July 14, 2010, 4:09 PM — Virtualization and cloud computing haven't eroded the online security of most companies, analysts say. But they may be contributing to situations in which IT-service customers leave themselves vulnerable to attack because they assume their cloud provider is taking care of security.
"Security and cloud hosting are two separate things, but the cost of entry is so low, and often so simple, that customers may not do as much due diligence as they should to find out who's responsible for security," says Ezra Gottheil, an analyst who covers server issues for Technology Business Research.
Placement of responsibility for security in cloud computing arrangements is so ill-defined that Gartner felt it was necessary to list access to information about how a cloud service works and a service level agreement spelling out customer expectations and requirements in a report released this week.
In March, research from the Cloud Security Alliance listed customer ignorance of security practices--and service providers' refusal to give information to relieve it--among the seven top security risks in cloud computing. According to the Cloud Security Alliance's research, cloud projects and the risks they entail may be "complicated by the fact that cloud deployments are driven by anticipated benefits, [and] by groups who may lose track of the security ramifications."
The nature of the cloud computing business means many customers or potential customers have no idea how exposed they really are when they put a website or other corporate application on someone else's hardware, says Josh Corman, analyst for The 451 Group.

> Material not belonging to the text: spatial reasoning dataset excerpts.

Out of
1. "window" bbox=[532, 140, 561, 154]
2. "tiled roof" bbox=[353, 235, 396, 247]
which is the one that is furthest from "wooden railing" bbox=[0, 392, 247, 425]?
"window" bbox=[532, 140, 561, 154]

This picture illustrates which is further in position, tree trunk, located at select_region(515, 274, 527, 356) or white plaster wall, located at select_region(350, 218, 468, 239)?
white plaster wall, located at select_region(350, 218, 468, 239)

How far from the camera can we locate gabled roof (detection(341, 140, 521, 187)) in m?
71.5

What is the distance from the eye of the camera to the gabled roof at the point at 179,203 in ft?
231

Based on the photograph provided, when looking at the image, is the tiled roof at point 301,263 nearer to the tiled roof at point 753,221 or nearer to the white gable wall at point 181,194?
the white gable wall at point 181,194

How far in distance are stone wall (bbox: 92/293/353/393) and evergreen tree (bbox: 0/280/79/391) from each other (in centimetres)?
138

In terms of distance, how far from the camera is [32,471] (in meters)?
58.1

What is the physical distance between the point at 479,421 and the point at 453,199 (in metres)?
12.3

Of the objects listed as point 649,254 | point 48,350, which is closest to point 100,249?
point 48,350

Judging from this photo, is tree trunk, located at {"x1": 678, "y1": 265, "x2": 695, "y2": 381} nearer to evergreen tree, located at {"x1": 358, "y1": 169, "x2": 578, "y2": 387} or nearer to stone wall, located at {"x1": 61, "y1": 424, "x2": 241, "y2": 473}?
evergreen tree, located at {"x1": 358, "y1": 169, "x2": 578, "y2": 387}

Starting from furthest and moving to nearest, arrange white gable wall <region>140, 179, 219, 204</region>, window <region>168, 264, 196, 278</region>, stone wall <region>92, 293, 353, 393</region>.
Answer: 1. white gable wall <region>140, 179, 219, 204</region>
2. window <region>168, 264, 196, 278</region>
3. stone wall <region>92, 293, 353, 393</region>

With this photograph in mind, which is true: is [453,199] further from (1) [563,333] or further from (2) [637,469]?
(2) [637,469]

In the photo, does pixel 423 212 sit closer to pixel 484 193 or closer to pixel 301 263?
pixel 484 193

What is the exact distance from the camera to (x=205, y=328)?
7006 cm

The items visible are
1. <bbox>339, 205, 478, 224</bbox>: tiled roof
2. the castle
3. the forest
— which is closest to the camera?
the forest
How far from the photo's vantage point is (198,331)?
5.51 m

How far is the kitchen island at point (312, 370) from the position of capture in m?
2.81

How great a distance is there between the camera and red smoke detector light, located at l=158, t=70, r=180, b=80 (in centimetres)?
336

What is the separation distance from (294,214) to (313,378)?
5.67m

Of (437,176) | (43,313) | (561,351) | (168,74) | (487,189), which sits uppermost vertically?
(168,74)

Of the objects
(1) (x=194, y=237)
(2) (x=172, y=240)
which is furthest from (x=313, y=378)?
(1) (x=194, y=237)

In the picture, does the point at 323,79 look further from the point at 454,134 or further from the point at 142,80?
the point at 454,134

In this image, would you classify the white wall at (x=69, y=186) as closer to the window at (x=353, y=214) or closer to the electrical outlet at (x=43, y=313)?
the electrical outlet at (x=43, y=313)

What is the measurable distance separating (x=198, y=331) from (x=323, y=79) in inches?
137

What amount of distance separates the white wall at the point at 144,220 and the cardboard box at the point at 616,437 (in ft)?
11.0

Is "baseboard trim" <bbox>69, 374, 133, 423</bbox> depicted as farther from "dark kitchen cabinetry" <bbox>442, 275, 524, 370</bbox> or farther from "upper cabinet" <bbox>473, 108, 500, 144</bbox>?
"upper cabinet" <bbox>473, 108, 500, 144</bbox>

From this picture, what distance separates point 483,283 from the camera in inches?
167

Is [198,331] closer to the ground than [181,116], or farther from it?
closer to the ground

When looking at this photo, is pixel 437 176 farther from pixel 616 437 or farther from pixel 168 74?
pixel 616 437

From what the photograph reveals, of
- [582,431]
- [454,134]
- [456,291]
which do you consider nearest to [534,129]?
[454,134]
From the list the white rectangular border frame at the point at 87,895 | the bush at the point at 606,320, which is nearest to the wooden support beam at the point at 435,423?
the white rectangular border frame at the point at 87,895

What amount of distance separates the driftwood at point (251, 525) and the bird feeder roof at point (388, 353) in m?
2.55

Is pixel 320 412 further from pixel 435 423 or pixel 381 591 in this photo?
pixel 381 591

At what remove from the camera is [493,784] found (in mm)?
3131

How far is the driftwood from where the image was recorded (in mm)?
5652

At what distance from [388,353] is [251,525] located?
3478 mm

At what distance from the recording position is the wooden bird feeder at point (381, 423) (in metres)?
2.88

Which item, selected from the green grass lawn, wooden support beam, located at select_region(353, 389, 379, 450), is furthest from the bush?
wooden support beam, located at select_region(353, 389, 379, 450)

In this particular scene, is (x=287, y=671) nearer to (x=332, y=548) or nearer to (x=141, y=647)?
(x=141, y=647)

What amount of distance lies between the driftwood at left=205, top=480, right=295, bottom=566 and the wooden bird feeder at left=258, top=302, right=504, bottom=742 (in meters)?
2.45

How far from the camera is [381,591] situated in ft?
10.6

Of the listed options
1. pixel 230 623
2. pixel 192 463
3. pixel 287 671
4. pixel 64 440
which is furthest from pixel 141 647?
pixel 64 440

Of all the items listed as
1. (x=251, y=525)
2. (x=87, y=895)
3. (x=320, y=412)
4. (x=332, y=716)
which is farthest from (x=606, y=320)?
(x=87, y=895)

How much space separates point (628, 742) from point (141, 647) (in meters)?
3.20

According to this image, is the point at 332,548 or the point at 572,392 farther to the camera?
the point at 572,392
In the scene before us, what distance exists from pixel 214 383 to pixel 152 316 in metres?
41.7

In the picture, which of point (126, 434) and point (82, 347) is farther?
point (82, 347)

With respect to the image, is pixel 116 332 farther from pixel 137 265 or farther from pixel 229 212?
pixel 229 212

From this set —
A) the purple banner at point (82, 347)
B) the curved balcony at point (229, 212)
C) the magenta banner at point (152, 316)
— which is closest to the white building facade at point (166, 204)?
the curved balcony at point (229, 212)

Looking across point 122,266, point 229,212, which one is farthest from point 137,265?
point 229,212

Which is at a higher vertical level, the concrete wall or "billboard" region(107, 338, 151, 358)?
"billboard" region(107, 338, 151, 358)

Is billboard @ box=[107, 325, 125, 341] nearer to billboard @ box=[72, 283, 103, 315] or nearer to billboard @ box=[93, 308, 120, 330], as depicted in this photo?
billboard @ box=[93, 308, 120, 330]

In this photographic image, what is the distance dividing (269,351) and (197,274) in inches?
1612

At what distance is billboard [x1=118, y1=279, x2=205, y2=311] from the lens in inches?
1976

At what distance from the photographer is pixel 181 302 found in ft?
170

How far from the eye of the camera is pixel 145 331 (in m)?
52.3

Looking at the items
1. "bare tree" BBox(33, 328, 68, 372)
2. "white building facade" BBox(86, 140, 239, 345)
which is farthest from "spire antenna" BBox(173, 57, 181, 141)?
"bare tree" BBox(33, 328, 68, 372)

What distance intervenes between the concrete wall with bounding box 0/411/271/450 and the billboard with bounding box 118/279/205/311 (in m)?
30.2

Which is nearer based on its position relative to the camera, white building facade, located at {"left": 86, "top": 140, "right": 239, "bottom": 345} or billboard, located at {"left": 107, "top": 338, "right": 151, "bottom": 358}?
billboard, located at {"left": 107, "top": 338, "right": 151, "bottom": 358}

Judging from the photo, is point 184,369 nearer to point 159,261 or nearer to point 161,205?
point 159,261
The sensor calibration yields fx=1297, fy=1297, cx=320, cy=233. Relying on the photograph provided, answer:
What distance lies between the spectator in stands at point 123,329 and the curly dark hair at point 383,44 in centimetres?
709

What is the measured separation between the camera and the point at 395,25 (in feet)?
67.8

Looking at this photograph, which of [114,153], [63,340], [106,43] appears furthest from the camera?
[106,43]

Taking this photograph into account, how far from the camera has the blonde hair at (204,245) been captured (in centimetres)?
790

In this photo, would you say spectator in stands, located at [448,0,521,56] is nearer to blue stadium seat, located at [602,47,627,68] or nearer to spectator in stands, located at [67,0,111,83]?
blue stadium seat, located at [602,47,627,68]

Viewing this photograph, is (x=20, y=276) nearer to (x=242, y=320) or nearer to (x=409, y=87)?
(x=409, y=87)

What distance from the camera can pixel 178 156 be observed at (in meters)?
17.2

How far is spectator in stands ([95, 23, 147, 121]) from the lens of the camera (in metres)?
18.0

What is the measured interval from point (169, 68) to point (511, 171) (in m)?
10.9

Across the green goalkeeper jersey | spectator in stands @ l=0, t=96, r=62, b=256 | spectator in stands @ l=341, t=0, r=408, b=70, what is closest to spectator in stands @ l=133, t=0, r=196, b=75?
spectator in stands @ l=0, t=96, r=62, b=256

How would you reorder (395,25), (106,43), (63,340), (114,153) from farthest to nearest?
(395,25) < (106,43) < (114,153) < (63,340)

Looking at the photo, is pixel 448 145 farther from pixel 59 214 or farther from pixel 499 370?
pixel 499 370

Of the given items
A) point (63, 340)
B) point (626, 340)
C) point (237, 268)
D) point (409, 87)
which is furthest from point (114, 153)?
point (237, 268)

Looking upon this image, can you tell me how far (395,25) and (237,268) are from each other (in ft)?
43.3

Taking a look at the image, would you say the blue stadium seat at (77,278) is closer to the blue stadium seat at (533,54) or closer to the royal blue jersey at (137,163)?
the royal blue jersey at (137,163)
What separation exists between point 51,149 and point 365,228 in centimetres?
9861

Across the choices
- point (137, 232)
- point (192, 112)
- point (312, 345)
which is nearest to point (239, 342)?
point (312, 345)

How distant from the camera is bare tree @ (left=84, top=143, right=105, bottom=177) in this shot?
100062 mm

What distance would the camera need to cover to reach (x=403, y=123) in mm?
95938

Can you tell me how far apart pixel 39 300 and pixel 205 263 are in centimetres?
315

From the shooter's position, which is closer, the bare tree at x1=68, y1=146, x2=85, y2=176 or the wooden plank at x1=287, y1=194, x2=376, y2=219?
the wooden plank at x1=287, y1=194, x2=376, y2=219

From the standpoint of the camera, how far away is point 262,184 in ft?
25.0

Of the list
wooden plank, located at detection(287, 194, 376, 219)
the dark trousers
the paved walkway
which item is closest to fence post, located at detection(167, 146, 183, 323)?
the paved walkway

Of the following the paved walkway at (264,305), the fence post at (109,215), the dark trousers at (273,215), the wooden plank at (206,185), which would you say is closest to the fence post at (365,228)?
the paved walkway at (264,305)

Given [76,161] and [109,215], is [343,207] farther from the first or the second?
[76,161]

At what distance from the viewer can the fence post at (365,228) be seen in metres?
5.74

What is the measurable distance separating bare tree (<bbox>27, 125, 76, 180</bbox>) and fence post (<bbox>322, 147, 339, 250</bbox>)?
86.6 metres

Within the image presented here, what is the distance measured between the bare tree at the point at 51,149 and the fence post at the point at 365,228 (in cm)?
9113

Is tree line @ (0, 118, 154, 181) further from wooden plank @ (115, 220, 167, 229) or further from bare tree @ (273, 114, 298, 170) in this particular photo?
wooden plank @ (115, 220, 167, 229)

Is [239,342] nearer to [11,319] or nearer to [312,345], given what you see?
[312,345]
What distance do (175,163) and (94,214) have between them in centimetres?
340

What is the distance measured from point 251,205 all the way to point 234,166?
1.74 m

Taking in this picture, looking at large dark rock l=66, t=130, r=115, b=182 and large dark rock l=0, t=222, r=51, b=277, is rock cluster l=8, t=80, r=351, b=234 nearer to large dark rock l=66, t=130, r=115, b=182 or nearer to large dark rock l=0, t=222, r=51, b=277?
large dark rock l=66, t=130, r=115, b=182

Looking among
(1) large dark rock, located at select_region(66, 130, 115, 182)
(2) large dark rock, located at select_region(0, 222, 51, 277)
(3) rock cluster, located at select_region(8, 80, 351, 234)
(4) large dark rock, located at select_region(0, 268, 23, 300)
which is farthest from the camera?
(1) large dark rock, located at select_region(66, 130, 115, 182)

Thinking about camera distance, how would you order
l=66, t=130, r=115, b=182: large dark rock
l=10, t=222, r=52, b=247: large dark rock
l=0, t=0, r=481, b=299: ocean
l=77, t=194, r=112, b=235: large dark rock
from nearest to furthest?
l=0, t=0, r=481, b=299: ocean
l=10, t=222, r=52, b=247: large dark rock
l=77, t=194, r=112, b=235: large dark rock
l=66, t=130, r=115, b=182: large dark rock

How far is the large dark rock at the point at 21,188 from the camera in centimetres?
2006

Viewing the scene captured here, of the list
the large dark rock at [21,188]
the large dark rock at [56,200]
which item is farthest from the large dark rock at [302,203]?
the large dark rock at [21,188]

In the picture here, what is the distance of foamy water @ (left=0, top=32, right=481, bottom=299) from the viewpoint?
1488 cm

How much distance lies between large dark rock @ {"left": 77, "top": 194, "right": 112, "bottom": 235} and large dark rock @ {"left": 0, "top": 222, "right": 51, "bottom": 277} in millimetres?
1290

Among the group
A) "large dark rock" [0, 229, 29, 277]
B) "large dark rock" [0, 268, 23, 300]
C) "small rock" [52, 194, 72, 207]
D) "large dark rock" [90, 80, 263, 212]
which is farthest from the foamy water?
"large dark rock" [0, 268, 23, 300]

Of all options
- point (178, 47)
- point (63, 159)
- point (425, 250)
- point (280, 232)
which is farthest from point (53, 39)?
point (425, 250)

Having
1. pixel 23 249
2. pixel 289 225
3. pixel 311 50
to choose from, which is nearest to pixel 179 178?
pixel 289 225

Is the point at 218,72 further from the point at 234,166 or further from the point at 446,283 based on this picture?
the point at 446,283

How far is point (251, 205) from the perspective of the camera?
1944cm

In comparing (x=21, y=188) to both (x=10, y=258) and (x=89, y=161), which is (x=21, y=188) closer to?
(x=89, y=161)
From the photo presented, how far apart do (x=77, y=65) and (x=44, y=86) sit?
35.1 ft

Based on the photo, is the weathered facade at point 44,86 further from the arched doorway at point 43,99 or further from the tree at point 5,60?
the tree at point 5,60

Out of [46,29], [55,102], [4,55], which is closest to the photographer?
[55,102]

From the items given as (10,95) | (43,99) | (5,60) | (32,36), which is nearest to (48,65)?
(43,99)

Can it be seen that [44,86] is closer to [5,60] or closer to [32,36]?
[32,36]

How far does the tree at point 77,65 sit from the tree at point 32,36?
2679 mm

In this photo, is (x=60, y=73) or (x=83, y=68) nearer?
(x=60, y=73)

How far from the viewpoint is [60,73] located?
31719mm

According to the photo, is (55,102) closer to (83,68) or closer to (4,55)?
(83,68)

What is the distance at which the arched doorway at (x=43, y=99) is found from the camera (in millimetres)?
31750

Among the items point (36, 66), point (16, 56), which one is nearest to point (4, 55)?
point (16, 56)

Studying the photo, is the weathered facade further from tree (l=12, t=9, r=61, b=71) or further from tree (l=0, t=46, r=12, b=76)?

Chris Drake, CEO of FireHost, a cloud services provider that hosts and secures customers' applications, agrees that most cloud and website hosting customers assume their provider is responsible for keeping their site safe even though that's not always the case.
How One Cloud Computing Customer Got Burned
One of FireHost's recently acquired customers, LawLeaf, a web-based financial services company that finds loans for people trying to finance the cost of lawsuits they're filing, left its previous web hosting vendor, BlueHost, after an attack that almost put LawLeaf out of business.